PyOpenGPU_Scheduling Framework

This framework provides a functional structural model of modern GPUs, with a primary focus on executing workloads on Tensor Cores, such as matrix multiplication operations. It enables users to simulate and analyze the GPU execution behavior with a particular emphasis on scheduling policies for Tensor Core workloads.

Key features include:

Support for multiple state-of-the-art scheduling policies, inspired by real-world hardware implementations in modern GPUs [1], including:
- Distributed Block
- Distributed CTA
- Global Round Robin
- Greedy
- Two-Level Round Robin
Configurable architectural components to explore design trade-offs and performance implications.
Fault injector inside the Tensor Cores for the functional units (DPUs) and the associated buffers/near registers.

This framework is ideal for researchers and developers interested in studying GPU microarchitecture, especially in the context of AI and HPC workloads.

Schedulers

The workload scheduling implement the tiling approach presented in Tiling algorithm GEMM and NVIDIA Tiling,

Functional Cores (Tensor Cores)

This framework uses the Tensor Core descriptions and models by PyOpenTCU.

Install

Please clone this repo using the following command:

git clone --recurse-submodules https://github.com/TheColombianTeam/Schedulers.git

This framework is built on top of PyOpenTCU, and the requirements are available inside requeriments.txt.

Please install using following command:

pip install -r requeriments.txt

Those commands should install the dependencies required to excuse this framework. However, if exist any problem with the SFPY library, please read the documentation available on sfpy.

Usage

Once the packages are installed, run the following command:

sh fi_campaign.sh

This bash script runs the Fault Injection campaings. This process executes all the configurations under the Mock scheduler and compares the result with the golden result.

To validate another scheduler, please use the scheduler argument when execute when you run the code. The possible options available are:

SCHEDULER_POLICY=DistributedBlock
SCHEDULER_POLICY=DistributedCTA
SCHEDULER_POLICY=GlobalRoundRobin
SCHEDULER_POLICY=Greedy
SCHEDULER_POLICY=TwoLevelRoundRobin

Moreover, in the configs folder you can find several GPU configurations.

Change Matrix Size

If you want to evaluate different matrix sizes, you can modify the arguments of the matrix generation in the golden.py.
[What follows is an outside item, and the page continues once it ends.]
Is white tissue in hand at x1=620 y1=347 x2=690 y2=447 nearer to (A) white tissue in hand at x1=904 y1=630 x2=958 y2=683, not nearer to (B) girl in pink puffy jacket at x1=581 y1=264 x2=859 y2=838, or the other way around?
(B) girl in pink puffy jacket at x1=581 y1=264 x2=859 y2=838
For example, the following snippet code for the main function creates the golden matrices a,b,c,d of size 128X128, you can use any size you want being careful that the sizes are correct for performing matrix multiplication.

def main():
    a = create_matrix(size=[128,128])
    b = create_matrix(size=[128,128])
    c = create_matrix(size=[128,128])
    d_ = tiling(a, b, c)
    d = np.matmul(a, b) + c
    validate(d, d_)
    save_matrix(a, "a")
    save_matrix(b, "b")
    save_matrix(c, "c")
    save_matrix(d_, "d")

You can generate the new matrices once you modify the golden file by executing the following command. NOTE: If you increase the matrix size, this golden generation will take from some minutes to several hours since the whole multiplication will run on the tensor unit.

python golden.py

After the golden is generated successfully, then you can run the bash script to check if the array of CTAs generated in your scheduler policy is still working correctly.